Certes les interventions programmées de patients jeunes peuvent conduire à des fractures péri prothétiques qui n’étaient pas prévisible au moment de l’intervention, mais le rôle du gériatre est d’anticiper ce risque pour la pose de prothèse de patients âgés souhaitant se faire opérer.

Au CHV une consultation pré opératoire gériatrique est proposée aux patients âgés présentant des comorbidités.
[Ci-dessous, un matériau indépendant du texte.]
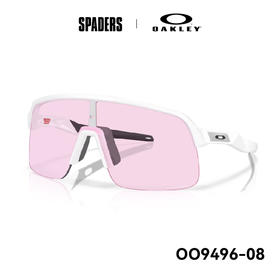 25OAKLEY运动太阳镜SUTRO LITE S0OO949608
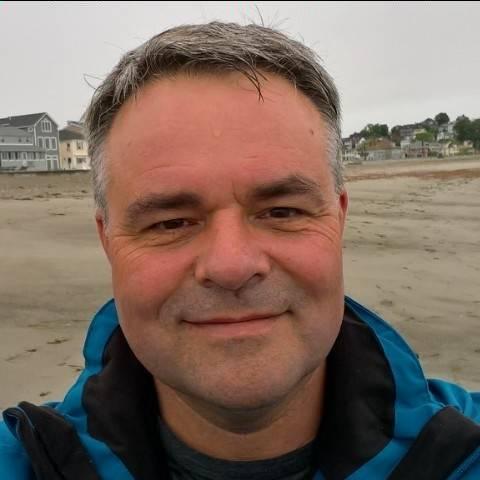 Profile picture for user fhwq13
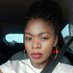 Tshireletso (@tshireletso8) Twitter profile photo Tshireletso (@tshireletso8) Twitter profile photo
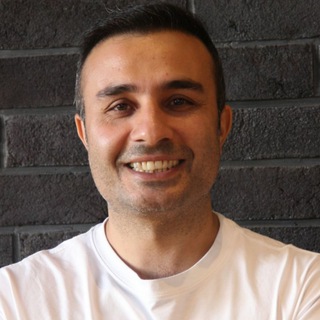 Telegram profile photo for هوش کلامی و ادبیات تیزهوشان حبیب یزدی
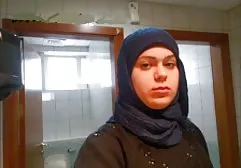 البرازيل كاميرات الويب الفتيات بتاعي موقع افلام سكس عربي جديد ebutsja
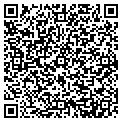 QR code with Larry Pilon contacts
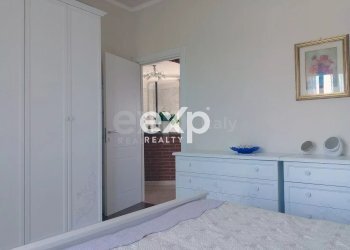 Quadrilocale Via Giacomo Matteotti, Belgioioso - foto 39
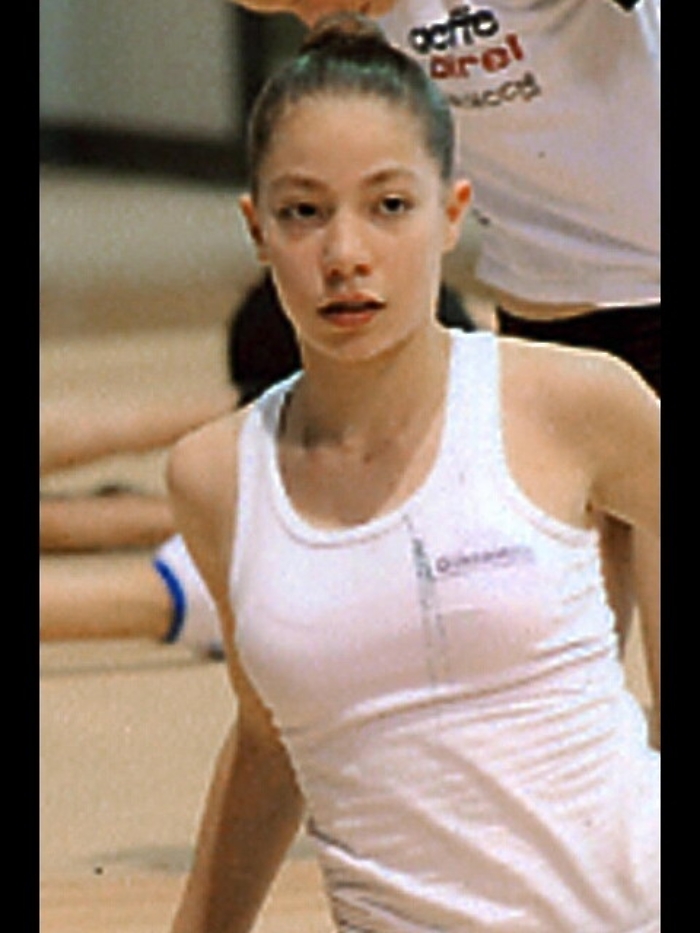 Yara: 7 anni fa la scomparsa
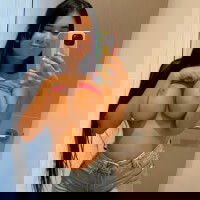 lo_m526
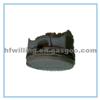 Chevrolet Sail Piston 9048491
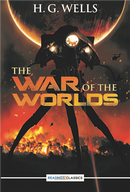 The War Of The Worlds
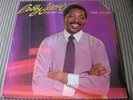 *BOBBY JONES Come Together RARE MODERN GOSPEL SEALED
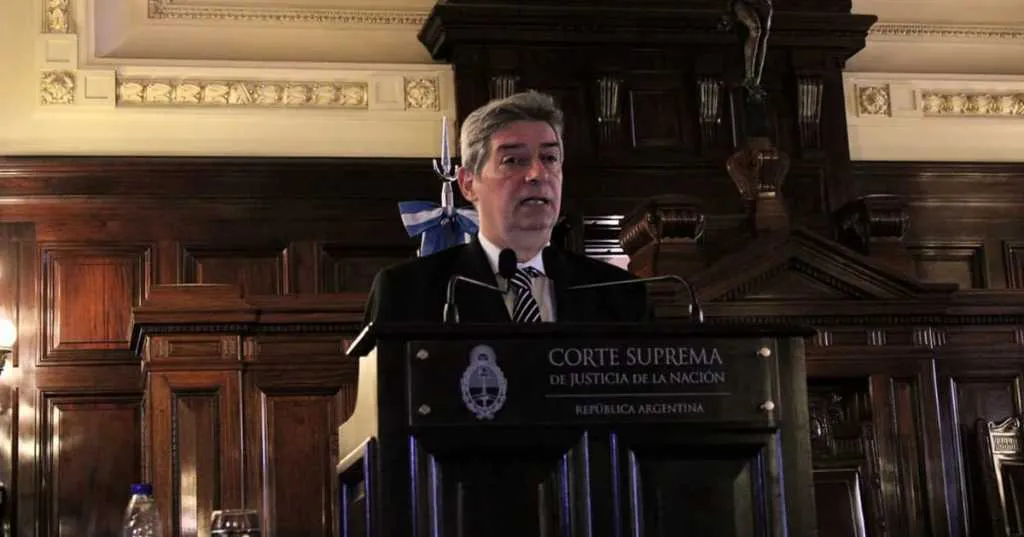 descarga (5)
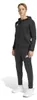 Broek Adidas Entrada26 Sweat voor Unisex Productafbeelding-voorbeeld 7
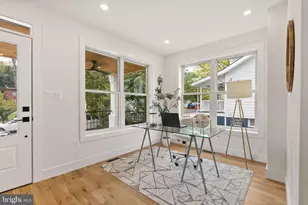 2118 Rand Pl NE, Washington, DC 20002 - Photo 10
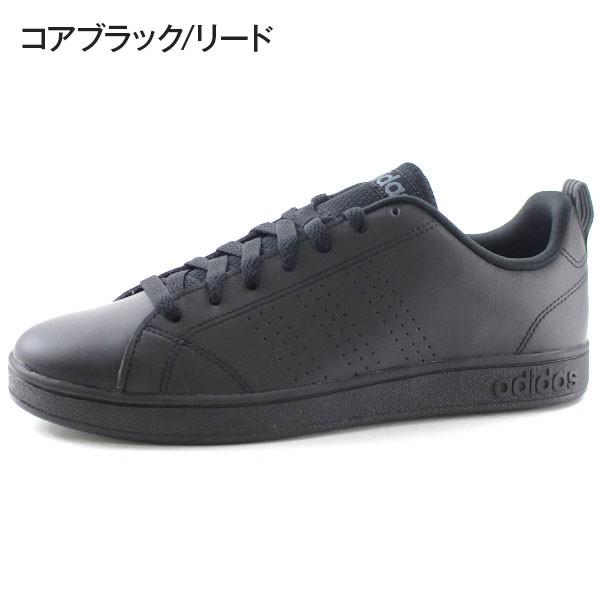 新品　未使用　adidas ネイビー カジュアルスニーカー　VALCELAN2 【楽天市場】adidas Originals アディダス オリジナルス スニーカー H06271 Gazelle Indoor ガゼル インドア NAVY  ネイビー メンズ レディース 男女共用 男性用 女性用【中古】未使用品 : セレクトショップ a-clo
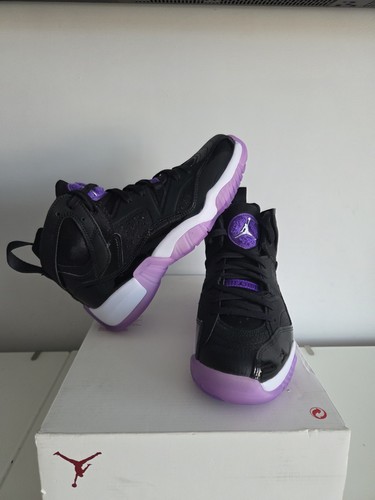 Nuovissime scarpe - , da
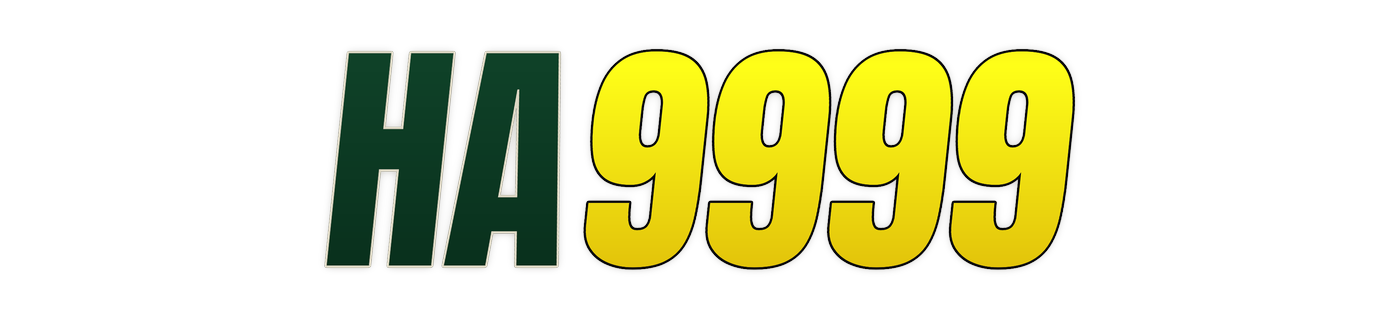 ha9999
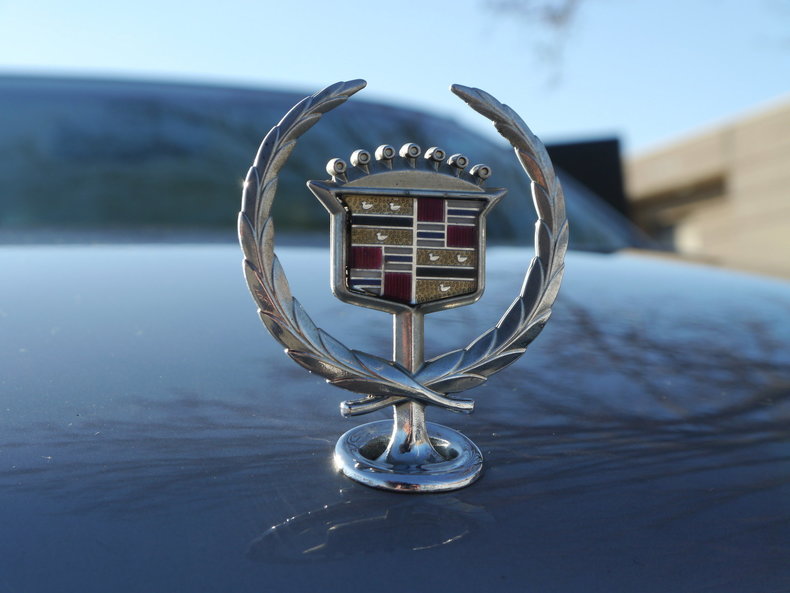 50197eb4c2a95 low res 1997 cadillac deville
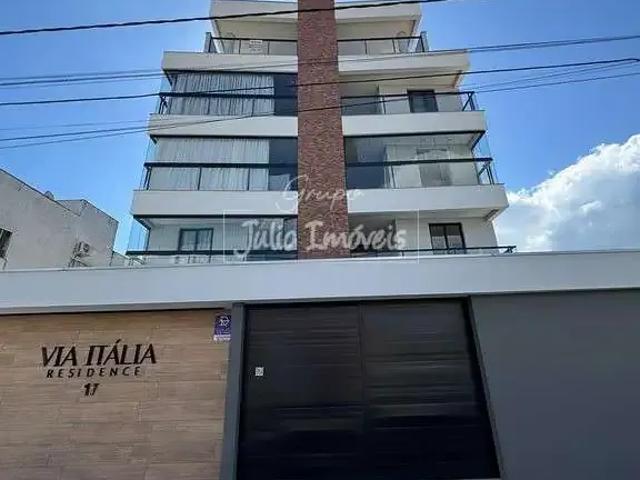 Apartamento venda em Região Geográfica Imediata de Brusque, Brusque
Pendant cette consultation les différents risques liés à la chirurgie sont évoqués : bilan nutritionnel, tests cognitifs, évaluation du risque de chute…

En effet, malgré l’indication opératoire de la pose de prothèse sur une arthrose évoluée, si en post chirurgie, le risque de chute est majeur, le risque de fracture périprothétique est alors grand.

Les fractures périprothétiques chez la personne âgée peuvent entrainer des complications telles que la confusion, les risques liés à l’immobilisation (escarre, pneumopathie d’inhalation , perte de la marche…), l’infection…

Nous souhaitons donc anticiper ces risques de refractures, soit en faisant une réeducation importante en pré opératoire au domicile avec un kinésithérapeute ou en hôpital de jour à Richaud en préhabilitation pendant 6 semaines à raison de 2 jours par semaine ou rediscuter le bénéfice/risque de cette intervention.